Getting exercise supports physical and mental health. It also is a great way to practice experiencing and tolerating up-regulation. Some children will automatically be excited to exercise, in which case you can suggest a walk, a jog, swimming laps together, etc. Some kids need physical activities to be framed as fun and games. You can do that by making your walk a nature walk, opting for soccer or whiffle ball instead of jogging, creating a timed scavenger hunt, an obstacle course, a yard games Olympics, or something else new and creative.
To capitalize on the emotion regulation learning opportunities in physical activities, take a moment to notice what your bodies feel like when your heart rates are high. Decide together at regular intervals whether you would like to continue to keep heart rates high for a while longer (keep exercising / keep moving) or decrease your heart rate for a bit (slow down, or stop and rest, and take a few deep breaths).
Fun with Down-Regulation
Self-care can help kids expand their personal repertoire of calming activities. Give each other back rubs or mani-pedis. Use face masks or hair masks together. Put on some mellow music. Light candles. Fill the room with relaxing steam from the shower or a diffuser and essential oils. Lie down on soft, cozy blankets, and set cucumber slices over your eyes. Reflect on what it feels like to be totally relaxed. Talk about the connections between muscle relaxation and heart rate.
Have everyone – kids & adults – do a power hour of reading. Read favorite old books and stories again, or try something new. Next, set a timer for 20 minutes or so, and have each person take that time to draw something about their book that they would like to share, then take turns sharing your drawings with each other.
Alternatively, have everyone read the same book or story- together, or separately. Then talk about the book together. You can focus on what happened in the book, and how the characters in the book might have felt when things happened or how they resolved conflicts. What kinds of things would help the characters in the book raise or lower their heart rate?
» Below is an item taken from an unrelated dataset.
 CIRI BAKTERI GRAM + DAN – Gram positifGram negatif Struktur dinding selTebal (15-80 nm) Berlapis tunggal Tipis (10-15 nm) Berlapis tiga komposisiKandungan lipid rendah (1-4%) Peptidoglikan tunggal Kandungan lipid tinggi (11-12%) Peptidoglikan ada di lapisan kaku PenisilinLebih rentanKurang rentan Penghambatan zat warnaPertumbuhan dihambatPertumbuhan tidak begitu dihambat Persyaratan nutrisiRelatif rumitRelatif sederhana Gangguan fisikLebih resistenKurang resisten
At a quiet time during the day, or when you’re out together on a walk, spend some time reflecting. What went well at school or work in the months leading up to the break? What could have gone better? What are some things you might like to do more of, continue with, or do less of in the weeks and months after the break? Or consider the same types of questions, focusing on just today, or on family traditions around this time of year, or shared situations or memories that might benefit from a bit of reflection.
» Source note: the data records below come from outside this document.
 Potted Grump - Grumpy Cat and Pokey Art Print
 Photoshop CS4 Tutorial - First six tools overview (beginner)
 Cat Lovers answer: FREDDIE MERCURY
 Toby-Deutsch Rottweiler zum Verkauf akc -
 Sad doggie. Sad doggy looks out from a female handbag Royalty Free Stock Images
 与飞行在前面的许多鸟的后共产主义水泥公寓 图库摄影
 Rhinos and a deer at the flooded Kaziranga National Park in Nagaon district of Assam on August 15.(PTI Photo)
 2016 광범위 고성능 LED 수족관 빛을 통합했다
Winter Break can be a good time to get into a regular gratitude routine with kids. Pick a time of the day, or a day of the week, when you’re going to take turns naming things you’re grateful for. Having a bit more time than usual during break might also give you chances to turn your gratitude activities into a creative project. You can decorate a gratitude box, where people can drop slips of paper naming or drawing things they’re grateful for – then you can read them out loud every once in a while. Or you can construct a gratitude tree, which can grow over time with leaves made of grateful words or drawings. As you share your gratitude with each other, take a few deep breaths and a mindful minute, to appreciate each other and to be together in the present moment.
Note from Mightier Clinicians
School breaks can be a wonderful time to practice emotion regulation together. At Mightier, we are constantly working to help families improve their mental health, while also having fun.